No es relevante si la información es cierta o no, pues es lo último que realmente importa: la bomba ya se dejó caer y ya explotó. Poco importa si las personas que la dejaron caer se hicieron responsables de saber si el lugar donde cayó en realidad no era un objetivo legítimo.  

En 1964, la Corte Suprema de Estados Unidos de América en el caso New York Times Co. v. Sullivan afirmó que la democracia necesita una discusión y un debate sobre cuestiones públicas que sea desinhibido, robusto y abierto, y puede incluir ataques vehementes e incluso desagradablemente agudos contra el Gobierno y los funcionarios. Esto no implica discursos irresponsables.

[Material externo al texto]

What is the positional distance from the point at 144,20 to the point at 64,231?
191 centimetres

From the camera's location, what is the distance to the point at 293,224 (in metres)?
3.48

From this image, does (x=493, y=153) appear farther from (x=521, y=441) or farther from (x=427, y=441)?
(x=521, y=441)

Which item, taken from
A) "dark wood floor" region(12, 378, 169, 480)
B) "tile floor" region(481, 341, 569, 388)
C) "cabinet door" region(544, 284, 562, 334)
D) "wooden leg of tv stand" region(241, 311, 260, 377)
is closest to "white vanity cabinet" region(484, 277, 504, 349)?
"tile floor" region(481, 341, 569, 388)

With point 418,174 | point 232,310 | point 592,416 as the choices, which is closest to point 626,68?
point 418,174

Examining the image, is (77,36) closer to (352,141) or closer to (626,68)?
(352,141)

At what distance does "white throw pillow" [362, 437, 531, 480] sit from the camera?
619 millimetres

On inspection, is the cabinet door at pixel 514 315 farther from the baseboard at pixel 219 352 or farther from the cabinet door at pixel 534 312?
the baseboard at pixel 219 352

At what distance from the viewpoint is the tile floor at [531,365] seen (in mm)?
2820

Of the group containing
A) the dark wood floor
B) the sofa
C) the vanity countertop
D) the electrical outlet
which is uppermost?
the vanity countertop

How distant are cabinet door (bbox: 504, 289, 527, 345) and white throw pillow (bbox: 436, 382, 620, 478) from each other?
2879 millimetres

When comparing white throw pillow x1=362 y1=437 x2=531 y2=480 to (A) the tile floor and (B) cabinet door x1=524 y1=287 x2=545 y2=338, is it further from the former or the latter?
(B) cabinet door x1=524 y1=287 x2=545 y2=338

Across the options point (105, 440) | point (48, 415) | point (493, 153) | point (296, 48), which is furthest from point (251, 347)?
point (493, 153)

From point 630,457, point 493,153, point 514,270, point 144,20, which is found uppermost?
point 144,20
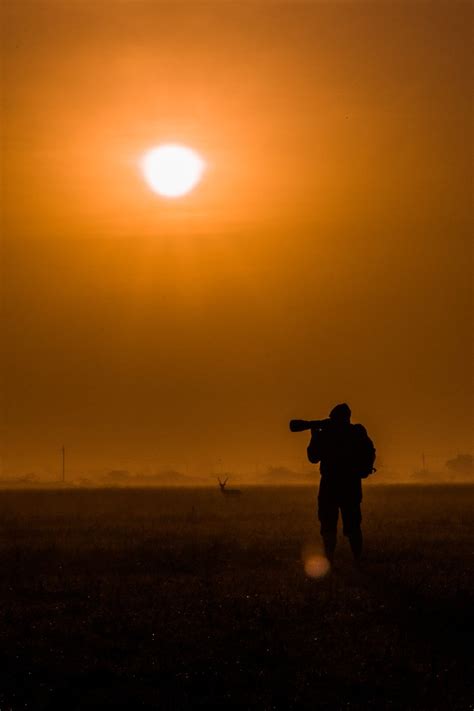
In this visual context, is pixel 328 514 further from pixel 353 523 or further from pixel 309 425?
pixel 309 425

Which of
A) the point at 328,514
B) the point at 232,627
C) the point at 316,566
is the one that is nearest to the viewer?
the point at 232,627

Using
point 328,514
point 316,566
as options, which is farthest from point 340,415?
point 316,566

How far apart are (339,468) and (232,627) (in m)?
6.54

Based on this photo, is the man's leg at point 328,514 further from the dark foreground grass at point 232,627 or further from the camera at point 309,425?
the camera at point 309,425

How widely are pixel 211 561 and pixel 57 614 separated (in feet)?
18.6

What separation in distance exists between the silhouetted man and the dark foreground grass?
0.67 meters

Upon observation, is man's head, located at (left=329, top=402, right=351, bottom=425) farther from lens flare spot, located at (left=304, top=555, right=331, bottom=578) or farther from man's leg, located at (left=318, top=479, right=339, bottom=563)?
lens flare spot, located at (left=304, top=555, right=331, bottom=578)

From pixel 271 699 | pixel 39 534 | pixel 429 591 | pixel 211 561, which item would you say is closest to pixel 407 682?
pixel 271 699

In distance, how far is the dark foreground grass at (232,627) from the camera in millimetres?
8617

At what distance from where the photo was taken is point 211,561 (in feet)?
59.0

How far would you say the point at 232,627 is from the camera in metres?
11.4

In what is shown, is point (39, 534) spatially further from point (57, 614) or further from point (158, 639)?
point (158, 639)

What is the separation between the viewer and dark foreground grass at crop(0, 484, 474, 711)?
8.62 m

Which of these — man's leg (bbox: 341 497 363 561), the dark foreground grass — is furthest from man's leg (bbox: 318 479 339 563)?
the dark foreground grass
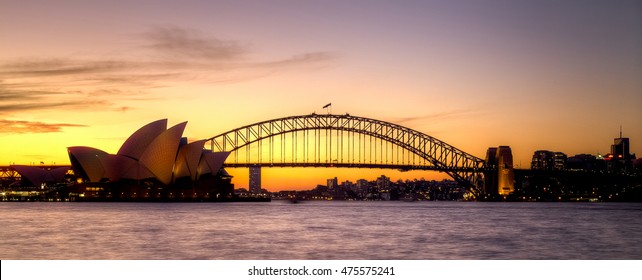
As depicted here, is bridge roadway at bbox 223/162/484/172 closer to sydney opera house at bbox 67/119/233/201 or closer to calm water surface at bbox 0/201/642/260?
sydney opera house at bbox 67/119/233/201

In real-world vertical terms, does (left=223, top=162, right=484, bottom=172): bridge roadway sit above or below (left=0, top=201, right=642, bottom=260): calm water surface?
above

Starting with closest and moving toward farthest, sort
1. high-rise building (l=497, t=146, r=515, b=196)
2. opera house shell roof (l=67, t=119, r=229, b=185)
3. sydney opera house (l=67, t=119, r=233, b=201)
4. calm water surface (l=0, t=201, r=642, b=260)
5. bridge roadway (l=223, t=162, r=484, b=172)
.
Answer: calm water surface (l=0, t=201, r=642, b=260) → opera house shell roof (l=67, t=119, r=229, b=185) → sydney opera house (l=67, t=119, r=233, b=201) → bridge roadway (l=223, t=162, r=484, b=172) → high-rise building (l=497, t=146, r=515, b=196)

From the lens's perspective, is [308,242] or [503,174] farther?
[503,174]

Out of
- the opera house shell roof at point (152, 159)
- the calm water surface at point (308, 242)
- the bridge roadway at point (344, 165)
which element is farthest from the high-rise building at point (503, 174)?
the calm water surface at point (308, 242)

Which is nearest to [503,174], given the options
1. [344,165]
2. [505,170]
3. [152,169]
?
[505,170]

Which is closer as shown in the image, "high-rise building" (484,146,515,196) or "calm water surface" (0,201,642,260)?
"calm water surface" (0,201,642,260)

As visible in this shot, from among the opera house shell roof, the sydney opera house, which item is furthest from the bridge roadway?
the sydney opera house

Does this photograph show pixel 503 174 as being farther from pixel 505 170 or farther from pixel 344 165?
pixel 344 165
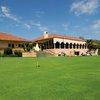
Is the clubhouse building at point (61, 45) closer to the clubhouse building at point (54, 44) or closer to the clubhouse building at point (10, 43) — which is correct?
the clubhouse building at point (54, 44)

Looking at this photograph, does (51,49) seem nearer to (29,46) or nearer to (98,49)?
(29,46)

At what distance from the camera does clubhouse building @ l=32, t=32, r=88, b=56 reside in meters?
61.5

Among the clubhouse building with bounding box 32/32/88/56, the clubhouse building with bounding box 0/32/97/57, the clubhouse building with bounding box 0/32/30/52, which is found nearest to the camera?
the clubhouse building with bounding box 0/32/30/52

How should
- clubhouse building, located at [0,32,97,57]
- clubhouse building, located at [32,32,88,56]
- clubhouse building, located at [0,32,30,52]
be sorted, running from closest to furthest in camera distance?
clubhouse building, located at [0,32,30,52], clubhouse building, located at [0,32,97,57], clubhouse building, located at [32,32,88,56]

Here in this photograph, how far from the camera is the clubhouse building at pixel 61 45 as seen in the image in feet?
202

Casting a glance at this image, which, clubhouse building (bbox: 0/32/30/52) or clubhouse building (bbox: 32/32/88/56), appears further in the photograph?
clubhouse building (bbox: 32/32/88/56)

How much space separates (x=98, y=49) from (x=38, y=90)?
69636 millimetres

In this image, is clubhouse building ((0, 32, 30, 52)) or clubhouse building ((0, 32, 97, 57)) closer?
clubhouse building ((0, 32, 30, 52))

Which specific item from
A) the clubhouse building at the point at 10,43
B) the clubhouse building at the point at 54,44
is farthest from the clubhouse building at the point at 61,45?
the clubhouse building at the point at 10,43

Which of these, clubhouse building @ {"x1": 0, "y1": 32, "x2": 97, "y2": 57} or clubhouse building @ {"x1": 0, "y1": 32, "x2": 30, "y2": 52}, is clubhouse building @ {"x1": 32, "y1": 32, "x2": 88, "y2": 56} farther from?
clubhouse building @ {"x1": 0, "y1": 32, "x2": 30, "y2": 52}

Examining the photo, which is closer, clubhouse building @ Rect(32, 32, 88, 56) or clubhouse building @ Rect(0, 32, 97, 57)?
clubhouse building @ Rect(0, 32, 97, 57)

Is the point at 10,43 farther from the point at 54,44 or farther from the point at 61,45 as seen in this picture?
the point at 61,45

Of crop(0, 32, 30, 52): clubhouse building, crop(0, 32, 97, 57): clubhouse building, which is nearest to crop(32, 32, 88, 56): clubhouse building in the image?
crop(0, 32, 97, 57): clubhouse building

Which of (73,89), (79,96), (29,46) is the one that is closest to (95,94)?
(79,96)
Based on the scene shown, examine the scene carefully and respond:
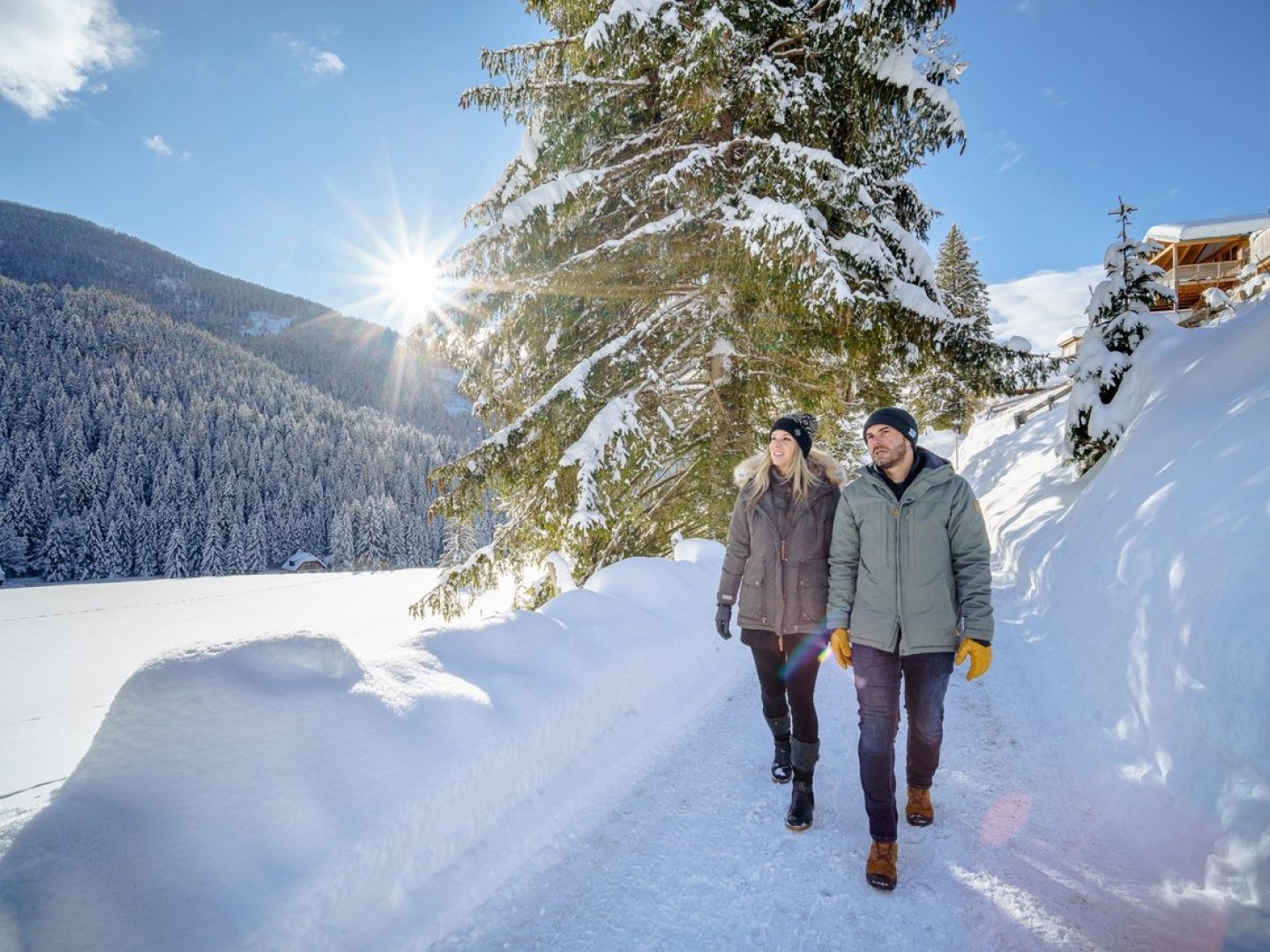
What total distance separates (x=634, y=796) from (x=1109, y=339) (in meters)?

Ningún derecho es absoluto. Tampoco la libertad de expresión. El ejercicio de todo derecho implica responsabilidad. Acusar a alguien de un delito falso es calumniar (y un delito es falso hasta que –en virtud del principio de presunción de inocencia– haya una sentencia de condena firme). Denigrar a alguien con hechos que afecten su dignidad o su honor es difamar.

Es cierto que el lenguaje de la política se tiene que adecuar al lenguaje del electorado. Pero creo que lo único que se genera es un espacio en donde la democracia nada más hace ruido con odio, sin ser capaz de generar un debate serio, libre y plural de verdad. 

No sabemos argumentar. Insultamos. 
No sabemos defender posiciones e ideas. Ofendemos. 
No sabemos construir. Destruimos. 
No sabemos respetar. Odiamos. 
No. En las elecciones no todo puede estar permitido. Menos aún en estos tiempos de odio. Las campañas deben servir para unir los esfuerzos en torno al proyecto ganador. No para seguir alimentando odios que dividen y destruyen los objetivos legítimos de una comunidad para lograr orden, paz y bienestar.